╭─ Provided material

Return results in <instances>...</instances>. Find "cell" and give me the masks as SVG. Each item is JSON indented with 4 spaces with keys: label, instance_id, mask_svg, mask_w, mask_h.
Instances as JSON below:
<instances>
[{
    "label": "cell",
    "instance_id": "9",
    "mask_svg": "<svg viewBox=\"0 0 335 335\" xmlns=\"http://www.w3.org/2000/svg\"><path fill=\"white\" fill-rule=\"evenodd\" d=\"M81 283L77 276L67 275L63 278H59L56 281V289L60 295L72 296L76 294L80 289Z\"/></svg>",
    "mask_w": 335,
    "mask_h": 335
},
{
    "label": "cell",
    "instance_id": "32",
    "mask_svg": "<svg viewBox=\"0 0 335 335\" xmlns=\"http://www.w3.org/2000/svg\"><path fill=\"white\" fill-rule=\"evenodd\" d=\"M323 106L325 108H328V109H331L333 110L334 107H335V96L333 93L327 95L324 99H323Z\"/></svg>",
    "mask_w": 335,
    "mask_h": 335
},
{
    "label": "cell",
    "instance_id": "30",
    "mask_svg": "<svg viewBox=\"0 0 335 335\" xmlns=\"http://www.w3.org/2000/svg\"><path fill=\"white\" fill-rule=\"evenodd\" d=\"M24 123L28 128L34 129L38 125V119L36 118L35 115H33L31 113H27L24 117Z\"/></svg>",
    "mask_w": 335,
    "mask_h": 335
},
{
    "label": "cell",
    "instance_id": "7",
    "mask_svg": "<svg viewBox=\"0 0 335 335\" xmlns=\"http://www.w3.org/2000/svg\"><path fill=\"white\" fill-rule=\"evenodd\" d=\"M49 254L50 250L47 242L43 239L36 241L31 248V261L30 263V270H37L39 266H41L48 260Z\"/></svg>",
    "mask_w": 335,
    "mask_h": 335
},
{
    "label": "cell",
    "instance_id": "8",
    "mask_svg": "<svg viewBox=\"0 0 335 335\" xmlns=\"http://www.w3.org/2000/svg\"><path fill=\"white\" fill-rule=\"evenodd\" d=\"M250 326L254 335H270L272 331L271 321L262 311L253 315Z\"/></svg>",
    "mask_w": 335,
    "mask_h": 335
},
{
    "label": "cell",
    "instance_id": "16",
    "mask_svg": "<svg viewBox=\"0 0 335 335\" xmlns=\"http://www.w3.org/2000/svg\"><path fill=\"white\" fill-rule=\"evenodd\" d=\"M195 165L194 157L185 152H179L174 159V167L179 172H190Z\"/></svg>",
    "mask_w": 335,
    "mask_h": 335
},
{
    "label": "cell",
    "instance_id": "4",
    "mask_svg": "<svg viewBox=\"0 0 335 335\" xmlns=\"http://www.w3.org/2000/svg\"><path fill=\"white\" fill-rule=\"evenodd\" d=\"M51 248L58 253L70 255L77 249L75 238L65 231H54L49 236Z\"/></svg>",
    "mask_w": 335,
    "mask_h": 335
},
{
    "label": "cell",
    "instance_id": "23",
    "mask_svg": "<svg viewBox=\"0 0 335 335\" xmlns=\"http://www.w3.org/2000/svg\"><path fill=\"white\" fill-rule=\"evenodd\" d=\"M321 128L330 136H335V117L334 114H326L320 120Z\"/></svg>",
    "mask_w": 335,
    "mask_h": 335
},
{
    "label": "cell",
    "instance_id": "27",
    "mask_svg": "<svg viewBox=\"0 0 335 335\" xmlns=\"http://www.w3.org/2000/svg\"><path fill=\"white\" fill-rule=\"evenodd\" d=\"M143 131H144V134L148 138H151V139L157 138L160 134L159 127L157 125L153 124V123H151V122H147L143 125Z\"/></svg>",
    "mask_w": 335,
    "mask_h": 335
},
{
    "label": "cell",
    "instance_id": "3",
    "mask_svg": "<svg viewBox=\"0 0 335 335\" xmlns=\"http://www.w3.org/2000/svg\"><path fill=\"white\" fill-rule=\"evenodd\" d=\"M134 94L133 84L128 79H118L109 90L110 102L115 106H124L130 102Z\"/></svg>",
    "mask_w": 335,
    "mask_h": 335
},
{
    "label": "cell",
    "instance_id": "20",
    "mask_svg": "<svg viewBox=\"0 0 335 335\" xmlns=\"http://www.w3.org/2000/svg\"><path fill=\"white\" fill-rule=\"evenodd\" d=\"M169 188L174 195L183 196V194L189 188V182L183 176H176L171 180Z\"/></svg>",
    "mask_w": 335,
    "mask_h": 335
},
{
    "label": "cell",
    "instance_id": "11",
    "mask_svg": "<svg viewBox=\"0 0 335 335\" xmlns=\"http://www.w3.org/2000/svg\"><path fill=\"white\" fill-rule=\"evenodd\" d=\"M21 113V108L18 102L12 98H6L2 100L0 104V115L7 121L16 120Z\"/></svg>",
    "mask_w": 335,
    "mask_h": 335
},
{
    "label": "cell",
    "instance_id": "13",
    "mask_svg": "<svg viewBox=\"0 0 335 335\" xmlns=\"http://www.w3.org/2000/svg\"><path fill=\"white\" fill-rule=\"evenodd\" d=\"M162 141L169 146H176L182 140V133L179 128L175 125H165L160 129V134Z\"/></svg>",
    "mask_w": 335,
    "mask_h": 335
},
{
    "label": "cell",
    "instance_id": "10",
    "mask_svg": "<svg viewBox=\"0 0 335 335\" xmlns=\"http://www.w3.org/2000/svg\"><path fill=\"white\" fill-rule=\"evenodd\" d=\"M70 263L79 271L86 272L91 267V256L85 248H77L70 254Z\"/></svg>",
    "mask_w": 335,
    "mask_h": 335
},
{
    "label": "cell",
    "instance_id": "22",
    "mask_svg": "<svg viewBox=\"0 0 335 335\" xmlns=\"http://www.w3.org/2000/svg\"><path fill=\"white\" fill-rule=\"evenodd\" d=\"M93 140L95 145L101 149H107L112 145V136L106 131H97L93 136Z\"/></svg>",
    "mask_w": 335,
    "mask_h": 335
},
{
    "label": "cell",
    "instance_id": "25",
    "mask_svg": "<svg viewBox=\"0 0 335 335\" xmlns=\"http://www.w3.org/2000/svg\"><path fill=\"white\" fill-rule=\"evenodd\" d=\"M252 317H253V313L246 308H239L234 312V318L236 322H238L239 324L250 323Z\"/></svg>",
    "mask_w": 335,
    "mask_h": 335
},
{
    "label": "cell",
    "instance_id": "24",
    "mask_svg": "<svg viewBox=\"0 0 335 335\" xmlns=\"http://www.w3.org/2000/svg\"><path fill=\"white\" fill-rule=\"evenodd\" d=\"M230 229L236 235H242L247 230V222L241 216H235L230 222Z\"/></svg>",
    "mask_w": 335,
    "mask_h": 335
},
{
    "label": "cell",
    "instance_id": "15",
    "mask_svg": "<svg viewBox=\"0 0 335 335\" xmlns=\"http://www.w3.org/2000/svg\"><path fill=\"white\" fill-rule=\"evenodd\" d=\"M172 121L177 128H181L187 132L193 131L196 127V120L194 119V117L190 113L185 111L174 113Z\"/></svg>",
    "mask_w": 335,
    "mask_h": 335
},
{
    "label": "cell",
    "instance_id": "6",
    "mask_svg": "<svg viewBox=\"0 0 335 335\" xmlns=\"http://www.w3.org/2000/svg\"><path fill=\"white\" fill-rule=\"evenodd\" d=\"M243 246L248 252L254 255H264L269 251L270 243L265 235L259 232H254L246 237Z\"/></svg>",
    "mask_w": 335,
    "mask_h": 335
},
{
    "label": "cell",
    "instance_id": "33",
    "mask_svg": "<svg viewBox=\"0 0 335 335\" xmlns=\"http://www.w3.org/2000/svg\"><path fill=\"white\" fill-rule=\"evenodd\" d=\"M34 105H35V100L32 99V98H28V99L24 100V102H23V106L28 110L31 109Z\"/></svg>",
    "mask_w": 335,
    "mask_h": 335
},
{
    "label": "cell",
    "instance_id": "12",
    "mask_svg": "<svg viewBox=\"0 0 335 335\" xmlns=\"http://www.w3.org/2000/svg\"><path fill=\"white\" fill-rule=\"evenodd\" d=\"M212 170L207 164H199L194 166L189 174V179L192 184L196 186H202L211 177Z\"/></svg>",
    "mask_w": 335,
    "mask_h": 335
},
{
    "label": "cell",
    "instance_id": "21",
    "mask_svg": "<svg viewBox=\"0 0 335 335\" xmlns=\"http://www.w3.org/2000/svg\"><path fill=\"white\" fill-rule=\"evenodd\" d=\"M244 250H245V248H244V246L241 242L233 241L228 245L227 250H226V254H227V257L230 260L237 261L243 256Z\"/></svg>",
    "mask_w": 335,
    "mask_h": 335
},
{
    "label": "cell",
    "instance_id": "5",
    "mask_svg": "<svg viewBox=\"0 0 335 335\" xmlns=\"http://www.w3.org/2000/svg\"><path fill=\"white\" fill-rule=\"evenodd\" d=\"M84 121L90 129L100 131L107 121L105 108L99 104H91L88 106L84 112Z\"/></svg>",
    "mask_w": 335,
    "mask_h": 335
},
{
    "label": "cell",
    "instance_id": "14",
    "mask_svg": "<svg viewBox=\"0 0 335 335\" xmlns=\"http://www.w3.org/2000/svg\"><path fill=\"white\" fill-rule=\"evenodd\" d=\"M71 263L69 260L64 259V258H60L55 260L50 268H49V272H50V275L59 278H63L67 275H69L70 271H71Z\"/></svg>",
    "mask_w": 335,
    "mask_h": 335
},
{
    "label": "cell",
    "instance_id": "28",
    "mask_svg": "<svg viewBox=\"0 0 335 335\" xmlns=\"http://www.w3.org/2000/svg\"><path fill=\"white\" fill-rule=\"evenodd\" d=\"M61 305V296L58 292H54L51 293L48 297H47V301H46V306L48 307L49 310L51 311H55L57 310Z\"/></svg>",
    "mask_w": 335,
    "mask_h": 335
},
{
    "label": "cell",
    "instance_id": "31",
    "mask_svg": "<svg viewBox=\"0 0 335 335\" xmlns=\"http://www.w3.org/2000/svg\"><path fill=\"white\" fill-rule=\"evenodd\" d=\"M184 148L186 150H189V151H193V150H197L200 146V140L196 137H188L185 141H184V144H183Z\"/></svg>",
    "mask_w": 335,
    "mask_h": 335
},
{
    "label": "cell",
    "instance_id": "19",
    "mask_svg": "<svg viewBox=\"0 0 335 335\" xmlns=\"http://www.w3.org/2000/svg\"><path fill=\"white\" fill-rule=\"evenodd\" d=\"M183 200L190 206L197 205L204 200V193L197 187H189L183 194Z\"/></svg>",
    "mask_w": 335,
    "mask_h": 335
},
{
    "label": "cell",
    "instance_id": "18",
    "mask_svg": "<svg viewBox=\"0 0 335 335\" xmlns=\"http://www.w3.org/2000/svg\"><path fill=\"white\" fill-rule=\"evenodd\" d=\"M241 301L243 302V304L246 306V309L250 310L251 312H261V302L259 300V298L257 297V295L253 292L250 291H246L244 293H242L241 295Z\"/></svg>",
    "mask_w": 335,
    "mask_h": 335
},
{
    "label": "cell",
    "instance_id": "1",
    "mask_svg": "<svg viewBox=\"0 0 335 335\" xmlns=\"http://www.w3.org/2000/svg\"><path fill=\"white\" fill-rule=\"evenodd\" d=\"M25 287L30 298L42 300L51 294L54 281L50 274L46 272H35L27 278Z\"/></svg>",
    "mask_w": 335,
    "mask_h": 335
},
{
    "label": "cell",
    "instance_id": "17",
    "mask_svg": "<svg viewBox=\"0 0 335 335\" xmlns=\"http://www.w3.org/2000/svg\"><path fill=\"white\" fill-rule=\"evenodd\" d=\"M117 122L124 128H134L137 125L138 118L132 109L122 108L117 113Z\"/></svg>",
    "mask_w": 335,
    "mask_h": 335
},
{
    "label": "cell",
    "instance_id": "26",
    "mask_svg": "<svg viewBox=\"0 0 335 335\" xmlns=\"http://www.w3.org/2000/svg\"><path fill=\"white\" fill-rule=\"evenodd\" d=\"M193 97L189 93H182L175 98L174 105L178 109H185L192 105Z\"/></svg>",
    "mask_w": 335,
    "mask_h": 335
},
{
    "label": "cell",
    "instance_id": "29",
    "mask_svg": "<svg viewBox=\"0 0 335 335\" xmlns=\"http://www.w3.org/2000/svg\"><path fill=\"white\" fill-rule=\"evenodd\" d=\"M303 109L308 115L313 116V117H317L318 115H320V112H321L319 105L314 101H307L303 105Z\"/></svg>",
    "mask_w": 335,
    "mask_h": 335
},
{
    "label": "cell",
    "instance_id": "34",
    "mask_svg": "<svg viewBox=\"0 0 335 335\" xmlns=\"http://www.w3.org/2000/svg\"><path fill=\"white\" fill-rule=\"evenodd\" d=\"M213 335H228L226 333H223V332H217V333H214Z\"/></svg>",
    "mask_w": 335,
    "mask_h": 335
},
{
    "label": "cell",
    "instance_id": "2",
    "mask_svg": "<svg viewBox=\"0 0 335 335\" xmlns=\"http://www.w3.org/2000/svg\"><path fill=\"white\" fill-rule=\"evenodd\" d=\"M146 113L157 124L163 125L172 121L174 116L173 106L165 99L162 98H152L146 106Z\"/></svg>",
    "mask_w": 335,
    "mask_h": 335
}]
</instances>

╰─

Problem statement:
Copy the listing from its first line down through the line containing "283L77 276L67 275L63", with "masks" changed to "outlines" and nothing else altered.

In response:
Return results in <instances>...</instances>. Find "cell" and give me the outlines as SVG. Each item is JSON indented with 4 spaces with keys: label, instance_id, mask_svg, mask_w, mask_h.
Instances as JSON below:
<instances>
[{
    "label": "cell",
    "instance_id": "9",
    "mask_svg": "<svg viewBox=\"0 0 335 335\" xmlns=\"http://www.w3.org/2000/svg\"><path fill=\"white\" fill-rule=\"evenodd\" d=\"M81 283L77 276L67 275L63 278H59L56 281V289L60 295L72 296L76 294L80 289Z\"/></svg>",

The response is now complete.